- **THE TASK**
Convert the lines below into a numbered list, leaving out the blank lines.

- **PROVIDED RECORDS**
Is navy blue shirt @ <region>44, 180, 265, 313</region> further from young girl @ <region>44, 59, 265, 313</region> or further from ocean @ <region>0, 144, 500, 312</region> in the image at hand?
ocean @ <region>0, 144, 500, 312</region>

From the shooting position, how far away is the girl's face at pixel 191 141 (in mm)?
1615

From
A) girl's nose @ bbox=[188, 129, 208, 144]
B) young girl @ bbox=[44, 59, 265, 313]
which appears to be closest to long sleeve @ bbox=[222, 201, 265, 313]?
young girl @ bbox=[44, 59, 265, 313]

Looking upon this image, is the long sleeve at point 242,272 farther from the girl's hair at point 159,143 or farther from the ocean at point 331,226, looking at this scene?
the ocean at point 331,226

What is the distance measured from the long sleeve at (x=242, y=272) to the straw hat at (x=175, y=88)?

- **RESPONSE TO THE TASK**
1. Is navy blue shirt @ <region>44, 180, 265, 313</region> further from young girl @ <region>44, 59, 265, 313</region> or further from ocean @ <region>0, 144, 500, 312</region> in the image at hand?
2. ocean @ <region>0, 144, 500, 312</region>
3. From the shooting position, how far away is the girl's face at pixel 191 141 (in mm)?
4. 1615
5. From
6. A) girl's nose @ bbox=[188, 129, 208, 144]
7. B) young girl @ bbox=[44, 59, 265, 313]
8. which appears to be closest to long sleeve @ bbox=[222, 201, 265, 313]?
9. young girl @ bbox=[44, 59, 265, 313]
10. Looking upon this image, is the long sleeve at point 242,272 farther from the girl's hair at point 159,143 or farther from the ocean at point 331,226, looking at this scene?
11. the ocean at point 331,226
12. What is the distance measured from the long sleeve at (x=242, y=272) to the straw hat at (x=175, y=88)?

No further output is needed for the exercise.